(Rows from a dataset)
☆ ☆ ☆ ☆ ☆ ☆ ☆

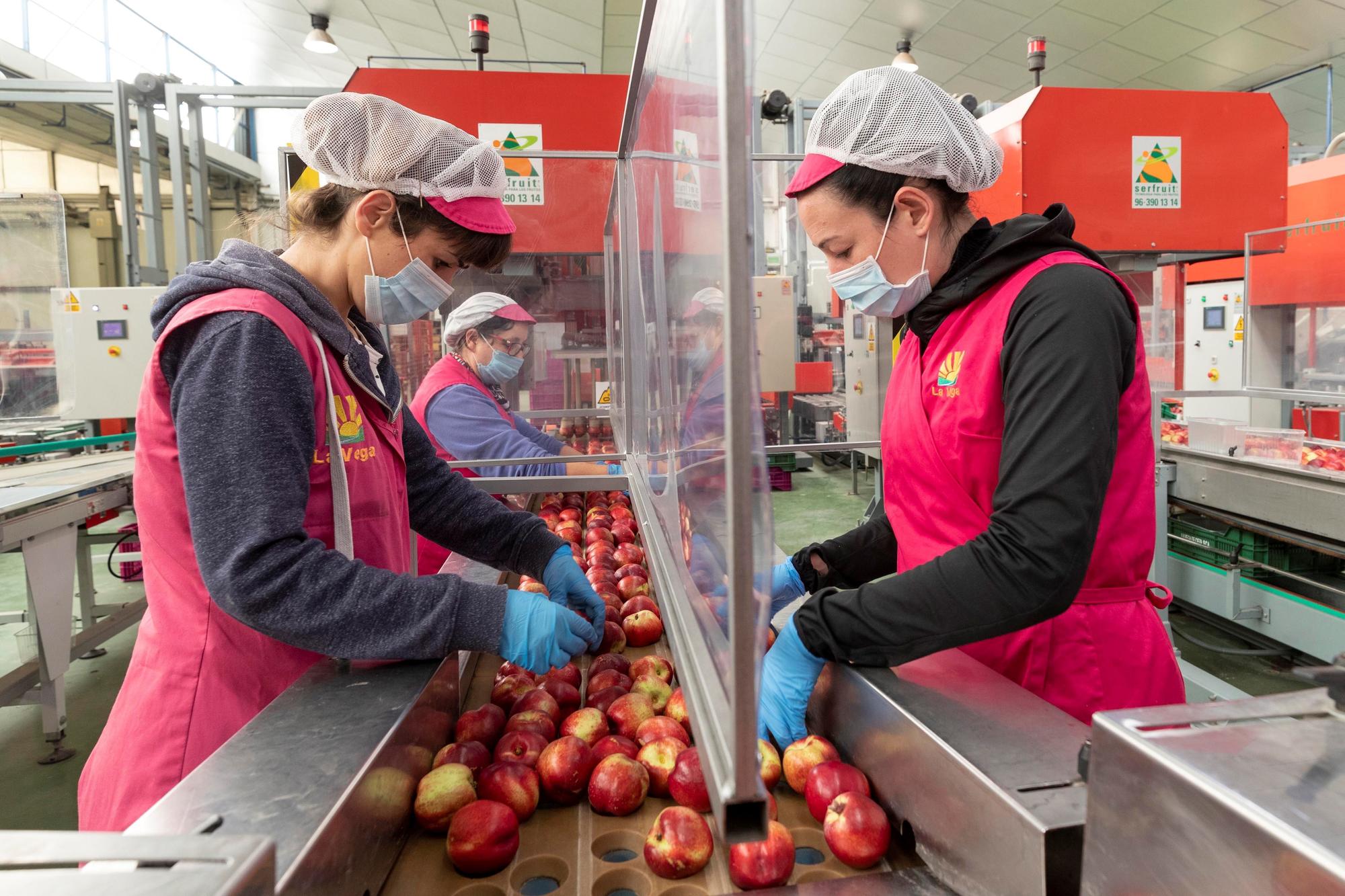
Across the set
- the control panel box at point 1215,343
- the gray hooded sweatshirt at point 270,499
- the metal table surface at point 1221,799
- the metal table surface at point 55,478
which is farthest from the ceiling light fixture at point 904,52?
the metal table surface at point 1221,799

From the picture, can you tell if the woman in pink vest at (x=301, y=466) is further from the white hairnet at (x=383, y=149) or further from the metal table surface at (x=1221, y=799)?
the metal table surface at (x=1221, y=799)

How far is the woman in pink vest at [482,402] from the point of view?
2.87 m

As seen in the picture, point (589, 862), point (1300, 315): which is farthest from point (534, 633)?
point (1300, 315)

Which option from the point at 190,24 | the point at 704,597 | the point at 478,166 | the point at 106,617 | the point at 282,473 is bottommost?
the point at 106,617

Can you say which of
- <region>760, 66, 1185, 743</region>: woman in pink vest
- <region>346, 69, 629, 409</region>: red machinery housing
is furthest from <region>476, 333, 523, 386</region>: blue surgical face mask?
<region>760, 66, 1185, 743</region>: woman in pink vest

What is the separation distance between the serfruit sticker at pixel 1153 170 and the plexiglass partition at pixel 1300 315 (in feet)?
4.67

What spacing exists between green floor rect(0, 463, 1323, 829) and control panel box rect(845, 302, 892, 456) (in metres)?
1.43

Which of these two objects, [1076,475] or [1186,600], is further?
[1186,600]

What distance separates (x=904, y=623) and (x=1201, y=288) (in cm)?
868

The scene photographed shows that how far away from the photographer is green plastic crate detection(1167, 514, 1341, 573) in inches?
162

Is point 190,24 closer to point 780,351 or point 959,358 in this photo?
point 780,351

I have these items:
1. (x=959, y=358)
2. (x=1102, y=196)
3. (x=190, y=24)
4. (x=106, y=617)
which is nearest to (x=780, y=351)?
(x=1102, y=196)

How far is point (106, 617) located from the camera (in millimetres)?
4426

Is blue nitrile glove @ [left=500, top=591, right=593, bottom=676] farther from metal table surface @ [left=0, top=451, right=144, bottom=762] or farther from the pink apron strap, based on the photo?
metal table surface @ [left=0, top=451, right=144, bottom=762]
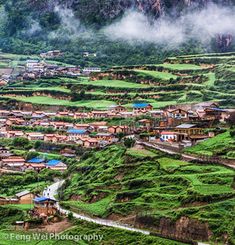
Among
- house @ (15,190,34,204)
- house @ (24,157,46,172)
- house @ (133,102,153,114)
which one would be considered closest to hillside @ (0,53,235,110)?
house @ (133,102,153,114)

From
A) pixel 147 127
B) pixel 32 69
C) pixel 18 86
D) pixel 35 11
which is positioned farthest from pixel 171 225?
pixel 35 11

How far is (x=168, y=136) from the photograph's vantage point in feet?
239

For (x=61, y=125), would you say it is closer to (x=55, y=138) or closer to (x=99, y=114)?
(x=99, y=114)

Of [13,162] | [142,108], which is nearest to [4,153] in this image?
Result: [13,162]

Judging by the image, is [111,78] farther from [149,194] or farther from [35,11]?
[149,194]

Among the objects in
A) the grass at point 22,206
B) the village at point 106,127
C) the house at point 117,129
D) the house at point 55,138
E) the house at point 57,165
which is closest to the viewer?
the grass at point 22,206

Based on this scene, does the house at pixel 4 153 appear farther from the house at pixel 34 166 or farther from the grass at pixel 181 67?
the grass at pixel 181 67

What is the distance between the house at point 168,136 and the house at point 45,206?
44.9ft

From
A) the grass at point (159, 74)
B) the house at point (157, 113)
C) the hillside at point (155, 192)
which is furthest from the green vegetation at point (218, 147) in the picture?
the grass at point (159, 74)

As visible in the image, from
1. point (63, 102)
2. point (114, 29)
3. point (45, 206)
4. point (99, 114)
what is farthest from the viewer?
point (114, 29)

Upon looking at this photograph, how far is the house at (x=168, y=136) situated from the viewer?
72131 mm

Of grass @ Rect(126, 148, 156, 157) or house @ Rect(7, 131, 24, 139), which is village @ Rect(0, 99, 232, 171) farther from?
grass @ Rect(126, 148, 156, 157)

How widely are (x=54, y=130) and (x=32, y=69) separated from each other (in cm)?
3619

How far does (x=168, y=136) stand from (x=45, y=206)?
15.9 metres
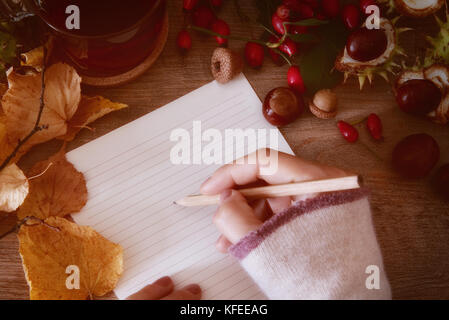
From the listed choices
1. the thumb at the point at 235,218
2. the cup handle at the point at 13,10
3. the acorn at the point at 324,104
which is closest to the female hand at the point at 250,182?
the thumb at the point at 235,218

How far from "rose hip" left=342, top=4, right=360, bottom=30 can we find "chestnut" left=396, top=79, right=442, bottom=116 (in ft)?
0.41

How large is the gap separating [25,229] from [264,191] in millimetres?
345

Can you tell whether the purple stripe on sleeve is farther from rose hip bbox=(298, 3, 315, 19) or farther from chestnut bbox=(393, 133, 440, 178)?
rose hip bbox=(298, 3, 315, 19)

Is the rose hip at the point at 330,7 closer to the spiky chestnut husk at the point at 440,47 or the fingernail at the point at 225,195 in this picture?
the spiky chestnut husk at the point at 440,47

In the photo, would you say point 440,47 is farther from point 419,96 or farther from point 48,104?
point 48,104

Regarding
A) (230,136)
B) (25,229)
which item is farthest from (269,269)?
(25,229)

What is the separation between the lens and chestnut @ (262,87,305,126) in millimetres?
653

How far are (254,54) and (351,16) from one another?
17cm

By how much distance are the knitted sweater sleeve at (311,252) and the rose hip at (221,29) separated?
31 centimetres

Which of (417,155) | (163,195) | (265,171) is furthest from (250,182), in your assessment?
(417,155)

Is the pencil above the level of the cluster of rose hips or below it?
below

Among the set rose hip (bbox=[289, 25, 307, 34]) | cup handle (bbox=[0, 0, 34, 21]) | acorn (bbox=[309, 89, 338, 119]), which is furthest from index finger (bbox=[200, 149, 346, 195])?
cup handle (bbox=[0, 0, 34, 21])

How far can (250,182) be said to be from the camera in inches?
24.8

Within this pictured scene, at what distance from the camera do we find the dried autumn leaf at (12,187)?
1.98ft
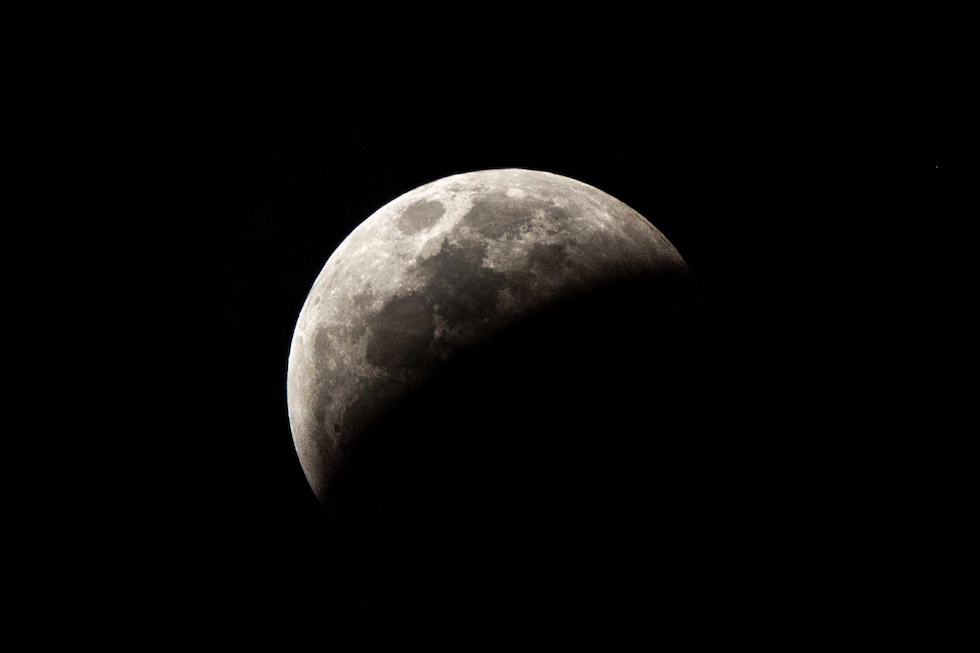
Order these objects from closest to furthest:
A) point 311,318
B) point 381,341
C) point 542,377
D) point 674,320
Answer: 1. point 542,377
2. point 381,341
3. point 674,320
4. point 311,318

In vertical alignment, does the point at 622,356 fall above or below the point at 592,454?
above

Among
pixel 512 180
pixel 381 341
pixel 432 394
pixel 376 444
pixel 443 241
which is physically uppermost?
pixel 512 180

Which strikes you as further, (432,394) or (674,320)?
(674,320)

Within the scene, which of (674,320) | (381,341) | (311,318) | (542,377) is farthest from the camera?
(311,318)

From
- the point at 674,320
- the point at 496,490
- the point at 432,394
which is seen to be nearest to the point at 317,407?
the point at 432,394

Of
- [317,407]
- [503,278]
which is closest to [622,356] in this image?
[503,278]

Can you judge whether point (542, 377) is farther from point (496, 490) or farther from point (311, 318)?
point (311, 318)

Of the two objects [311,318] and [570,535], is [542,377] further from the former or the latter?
[311,318]
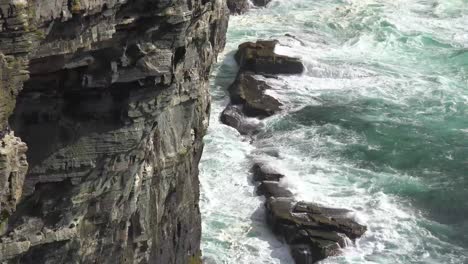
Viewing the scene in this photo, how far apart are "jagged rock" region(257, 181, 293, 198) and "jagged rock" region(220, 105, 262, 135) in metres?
5.95

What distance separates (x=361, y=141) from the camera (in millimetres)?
39844

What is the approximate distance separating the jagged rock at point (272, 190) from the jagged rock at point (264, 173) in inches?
18.1

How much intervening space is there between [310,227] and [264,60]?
672 inches

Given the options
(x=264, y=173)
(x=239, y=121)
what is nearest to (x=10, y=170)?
(x=264, y=173)

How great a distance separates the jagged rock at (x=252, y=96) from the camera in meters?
42.3

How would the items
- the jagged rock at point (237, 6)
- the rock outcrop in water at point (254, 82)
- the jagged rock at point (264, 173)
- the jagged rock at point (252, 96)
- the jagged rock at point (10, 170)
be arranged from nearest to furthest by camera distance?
the jagged rock at point (10, 170), the jagged rock at point (264, 173), the rock outcrop in water at point (254, 82), the jagged rock at point (252, 96), the jagged rock at point (237, 6)

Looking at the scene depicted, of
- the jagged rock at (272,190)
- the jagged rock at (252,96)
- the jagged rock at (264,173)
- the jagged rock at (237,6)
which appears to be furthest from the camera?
the jagged rock at (237,6)

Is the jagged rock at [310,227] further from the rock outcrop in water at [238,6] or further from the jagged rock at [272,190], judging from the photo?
the rock outcrop in water at [238,6]

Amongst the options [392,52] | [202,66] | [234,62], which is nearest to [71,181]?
[202,66]

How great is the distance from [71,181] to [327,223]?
48.2ft

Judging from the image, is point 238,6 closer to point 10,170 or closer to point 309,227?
point 309,227

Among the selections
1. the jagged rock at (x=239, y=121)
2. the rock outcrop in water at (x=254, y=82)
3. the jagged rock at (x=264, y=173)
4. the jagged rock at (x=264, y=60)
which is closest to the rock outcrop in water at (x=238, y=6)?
the rock outcrop in water at (x=254, y=82)

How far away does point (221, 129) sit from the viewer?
41125 mm

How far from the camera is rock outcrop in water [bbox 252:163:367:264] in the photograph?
3066 cm
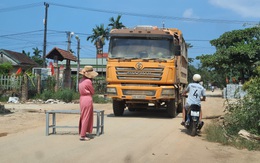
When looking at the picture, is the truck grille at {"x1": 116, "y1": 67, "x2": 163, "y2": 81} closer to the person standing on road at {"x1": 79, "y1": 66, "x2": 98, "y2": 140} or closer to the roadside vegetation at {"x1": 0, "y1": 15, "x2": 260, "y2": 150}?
the roadside vegetation at {"x1": 0, "y1": 15, "x2": 260, "y2": 150}

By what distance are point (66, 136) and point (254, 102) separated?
483cm

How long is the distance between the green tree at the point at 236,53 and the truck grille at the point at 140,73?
2217 cm

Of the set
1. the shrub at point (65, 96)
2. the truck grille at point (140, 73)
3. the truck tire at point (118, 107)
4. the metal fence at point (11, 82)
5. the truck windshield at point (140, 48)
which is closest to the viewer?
the truck grille at point (140, 73)

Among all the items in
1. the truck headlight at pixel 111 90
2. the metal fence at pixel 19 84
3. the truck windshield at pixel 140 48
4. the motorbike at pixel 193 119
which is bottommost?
the motorbike at pixel 193 119

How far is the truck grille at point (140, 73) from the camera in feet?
44.7

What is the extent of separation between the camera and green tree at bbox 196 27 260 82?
34206 mm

☆ ☆ ☆ ☆ ☆ ☆ ☆

SHORT PROBLEM – Rewrite everything from the line with "Among the set" down to the line with "4. point 311,318", swapping "acorn" for "chestnut" and leaving the rest unchanged. Omit the pictures.

TASK OUTPUT –
Among the set rose hip (bbox=[289, 25, 307, 34]) | cup handle (bbox=[0, 0, 34, 21]) | chestnut (bbox=[309, 89, 338, 119]), which is furthest from index finger (bbox=[200, 149, 346, 195])?
cup handle (bbox=[0, 0, 34, 21])

How far can (250,182) be said to be from the camera in inches?
24.8

Within this pictured scene, at what distance from the camera do we find the dried autumn leaf at (12,187)?
1.98ft
Order these objects from closest to furthest:
A) point 311,318
B) point 381,341
C) point 542,377
D) point 674,320
Answer: 1. point 542,377
2. point 381,341
3. point 674,320
4. point 311,318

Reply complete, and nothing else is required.